November 28, 2005
Mr. Jonathan G. Katz
Secretary
U.S. Securities and Exchange Commission
100 F Street, N.E.
Washington, DC 20549-9303
Re: Bond Mutual Fund Volatility Ratings (File No. SR-NASD-2005-117)
Dear Mr. Katz:
The Investment Company Institute1 is writing to comment on the NASD’s proposed rule change seeking permanent approval of the pilot program permitting bond mutual fund volatility ratings in supplemental fund sales literature.3 The Institute’s long-standing position that the use of volatility ratings in fund sales literature raises serious investment protection concerns has not changed.3 Accordingly, the Institute opposes the permanent approval of NASD Rule 2210(c)(3) and Interpretive Material 2210-5, which are the subject of the pilot program, and recommends instead that the NASD prohibit the use of bond fund volatility ratings altogether.

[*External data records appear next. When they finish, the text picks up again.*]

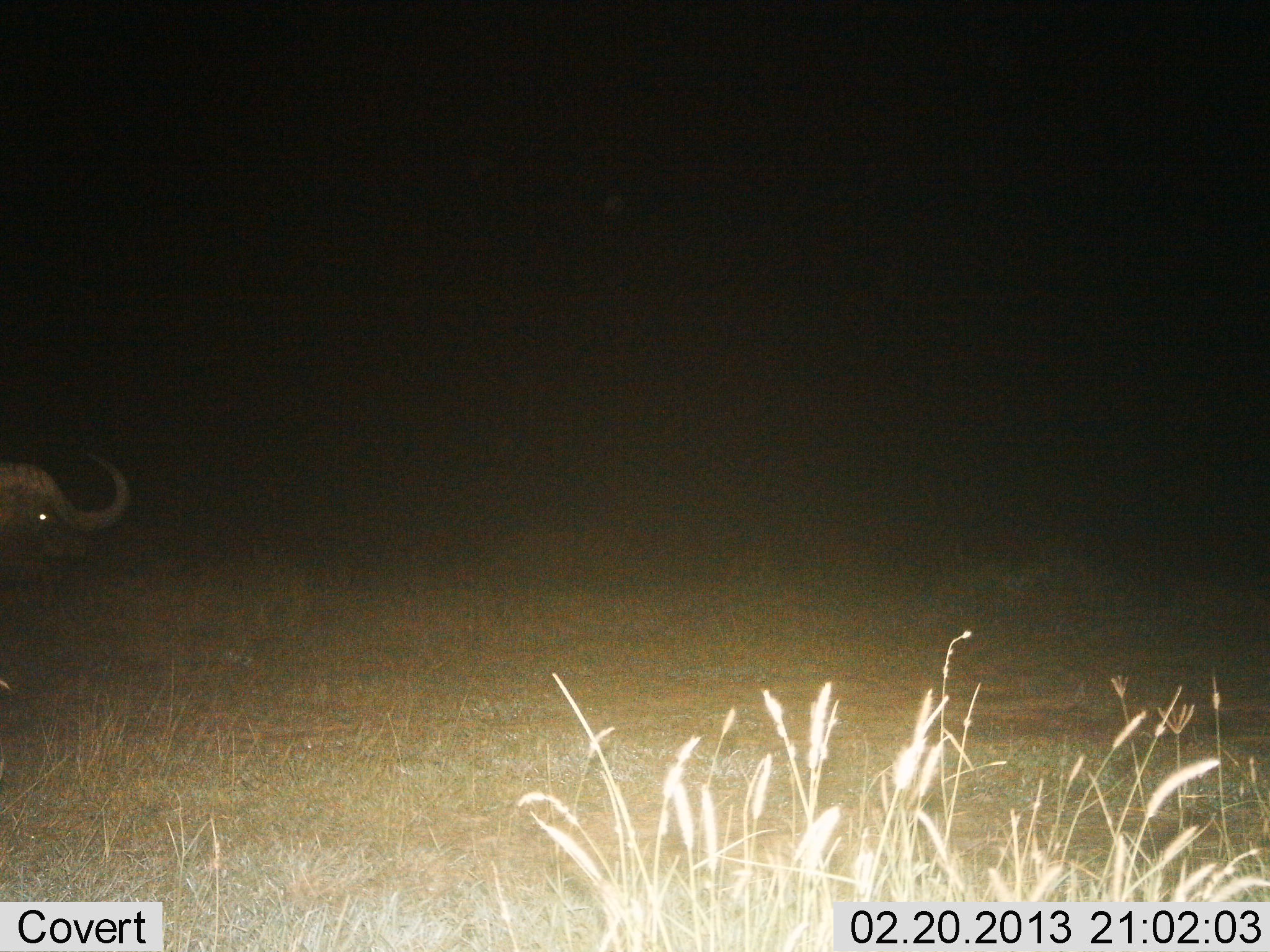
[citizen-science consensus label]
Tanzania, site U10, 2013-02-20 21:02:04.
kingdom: Animalia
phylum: Chordata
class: Mammalia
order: Artiodactyla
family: Bovidae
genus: Syncerus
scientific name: Syncerus caffer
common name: cape buffalo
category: buffalo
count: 1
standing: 68%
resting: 7%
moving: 29%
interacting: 0%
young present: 0%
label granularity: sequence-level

If, notwithstanding our opposition, the Commission determines to approve the pilot program on a permanent basis, it is important that, at a minimum, all of the critical investor protections of the original pilot program remain intact. In addition, we believe that changes should be made to Rule 2210(c)(3) and IM-2210-5 to further ensure that investors are properly protected. These changes are discussed below.

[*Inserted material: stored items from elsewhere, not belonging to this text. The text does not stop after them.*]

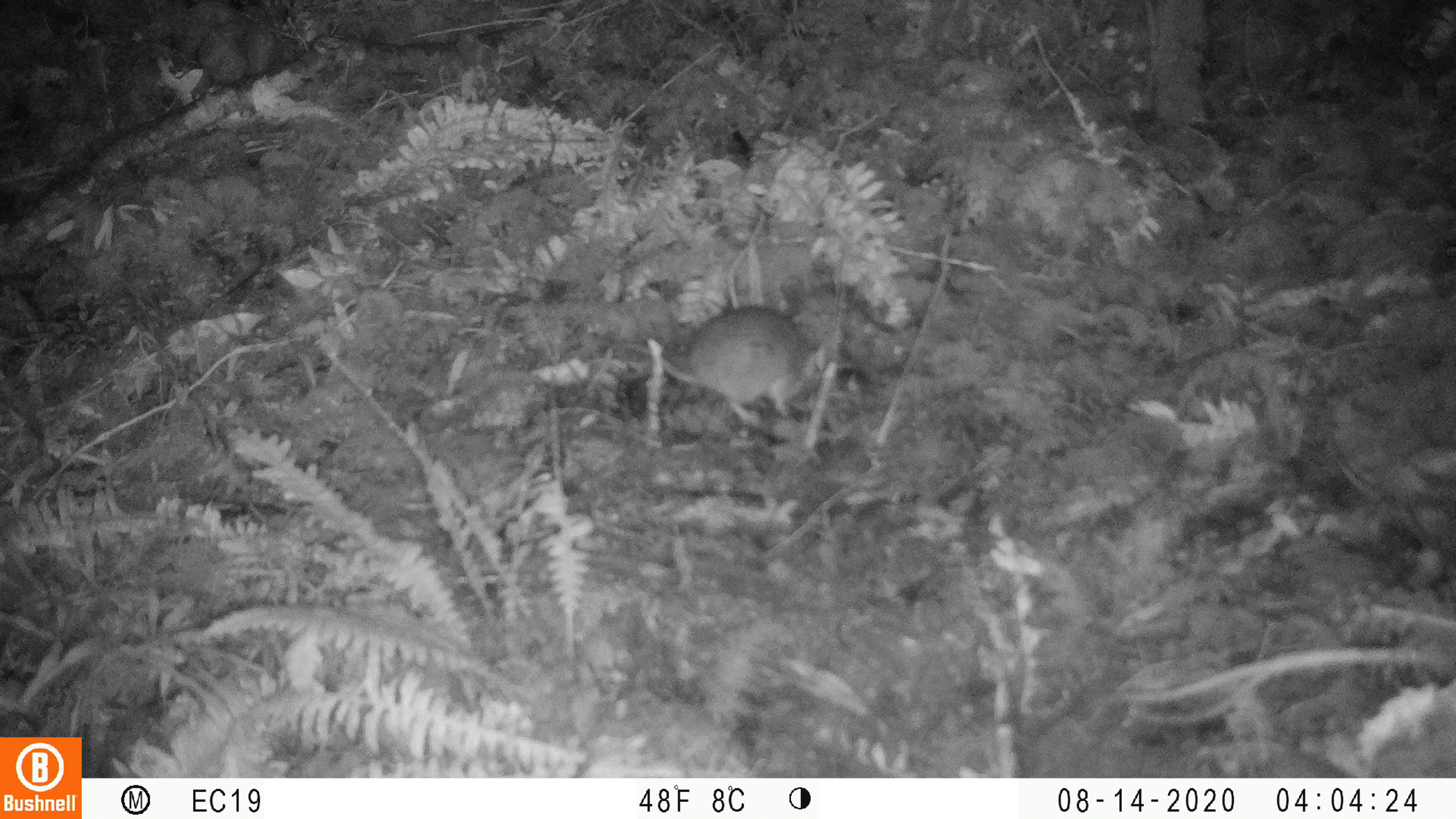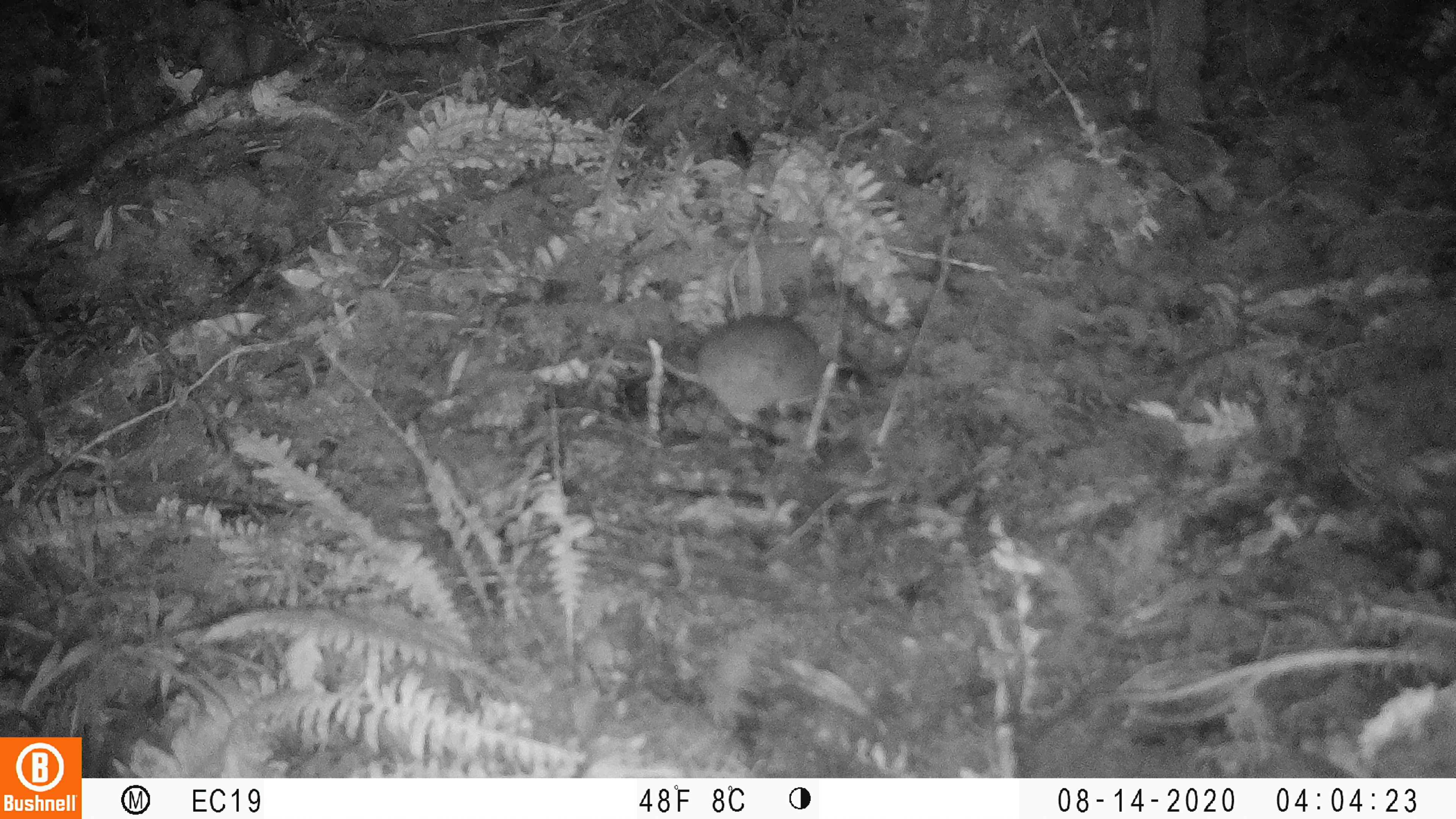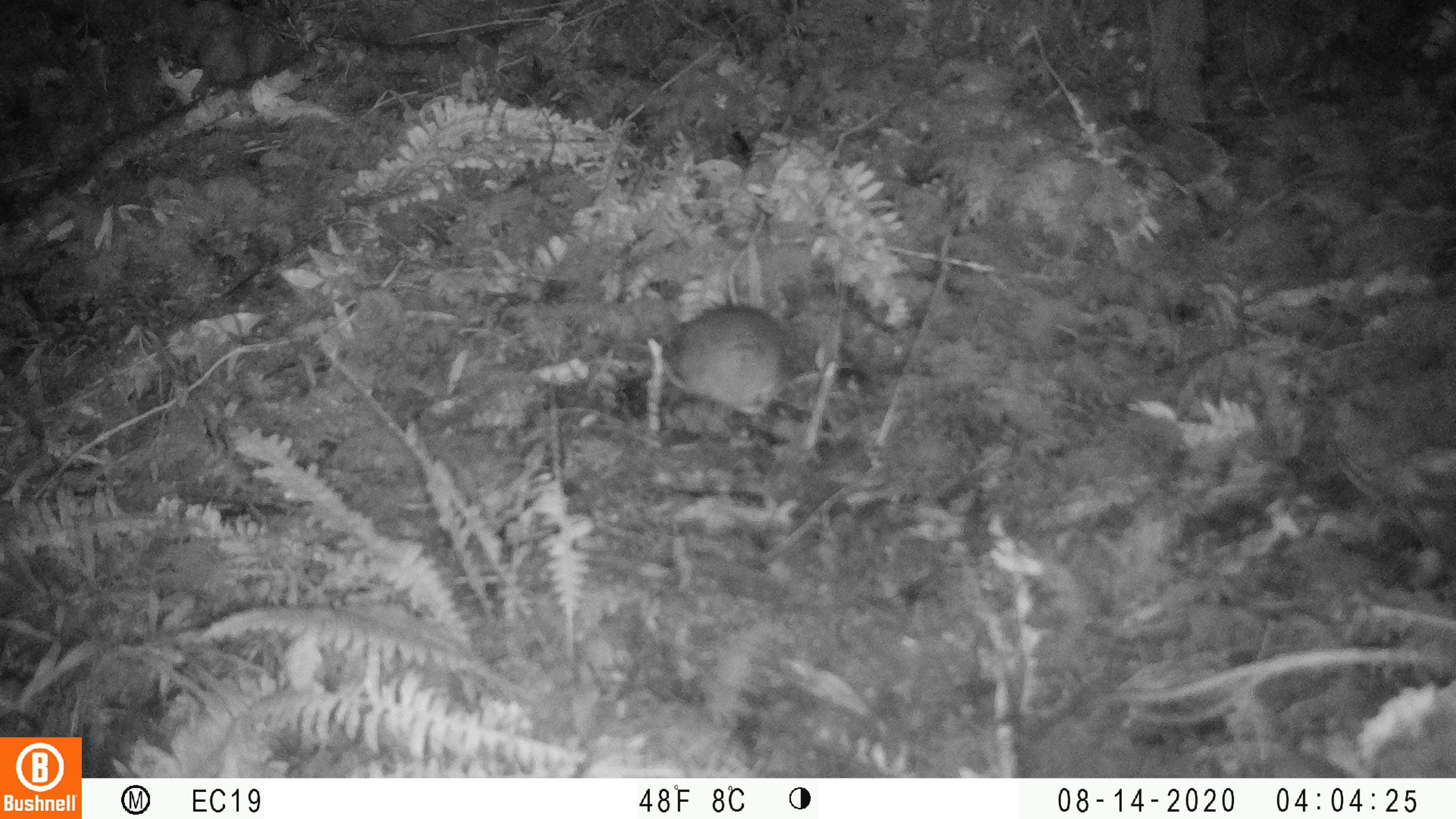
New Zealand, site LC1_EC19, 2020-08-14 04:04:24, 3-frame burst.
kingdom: Animalia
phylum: Chordata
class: Mammalia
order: Rodentia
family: Muridae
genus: Rattus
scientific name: Rattus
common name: rat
Rat (Rattus).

First, we recommend prohibiting the use of a single symbol, number or letter to describe a volatility rating.4 This prohibition is a critical safeguard for investor protection. As we have previously stated, permitting ratings to be designated by a single symbol, number or letter will increase the likelihood that an individual investor will not evaluate the risk of a bond fund based on his or her investment objectives and risk tolerance, and instead will look to the single symbol, number or letter to make this crucial decision. Allowing their use thus caters to the needs of the rating agencies at the risk of compromising investor protection.

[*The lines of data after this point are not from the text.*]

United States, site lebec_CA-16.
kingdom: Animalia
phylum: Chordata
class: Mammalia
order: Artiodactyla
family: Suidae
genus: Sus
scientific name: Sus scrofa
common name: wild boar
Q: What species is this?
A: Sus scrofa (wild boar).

Second, the Release requests comment on whether the timeliness requirements of IM-2210-5(b)(2) should be modified to mirror the requirements of Rule 482 under the Securities Act of 1933, in light of changes to that rule since the adoption of Rule 2210(c)(3) and IM-2210-5. The Institute supports modifying the timeliness requirements in this manner to further ensure that investors are not relying on stale volatility ratings.
The Institute urges NASD to continue to vigorously enforce regulations concerning the use of bond fund volatility ratings and to carefully monitor the use of these ratings in supplemental sales literature. If you have any questions regarding our comments, please feel free to contact me at 202/326-5824.
Sincerely,
Amy B.R. Lancellotta
Senior Counsel
cc: Meyer Eisenberg, Acting Director
Division of Investment Management
Thomas M. Selman, Senior Vice President
Investment Companies/Corporate Financing
NASD Regulation
ENDNOTES
1 The Investment Company Institute is the national association of the U.S. investment company industry. The Investment Company Institute’s membership includes 8,518 open-end investment companies ("mutual funds"), 663 closed-end investment companies, 148 exchange-traded funds and 5 sponsors of unit investment trusts. Its mutual fund members manage assets of about $8.500 trillion. These assets account for more than 95% of assets of all U.S. mutual funds. Individual owners represented by ICI member firms number 86.7 million, representing 51.0 million households.
2 Securities Exchange Act Release No. 52709 (November 1, 2005), 70 FR 67509 (November 7, 2005) (“Release”). The pilot program currently is scheduled to expire on December 29, 2005.
3 The Institute has continually expressed serious reservations about the use of volatility ratings in mutual fund sales literature. See, e.g., Letters from Amy B.R. Lancellotta, Senior Counsel, ICI, to Jonathan G. Katz, Secretary, SEC, dated September 10, 2003 and September 21, 2001; Letter from Craig S. Tyle, General Counsel, ICI, to Jonathan G. Katz, Secretary, SEC, dated November 30, 1998; Letter from Craig S. Tyle, General Counsel, ICI, to Mary L. Schapiro, President, NASD Regulation, Inc., dated October 29, 1997; and Letters from Paul Schott Stevens, Senior Vice President and General Counsel, ICI, to Joan Conley, Office of the Corporate Secretary, NASD Regulation, Inc., dated September 10, 1997 and February 24, 1997.
4 This prohibition was included in the NASD’s original proposal but was subsequently removed in a later amendment to the pilot program.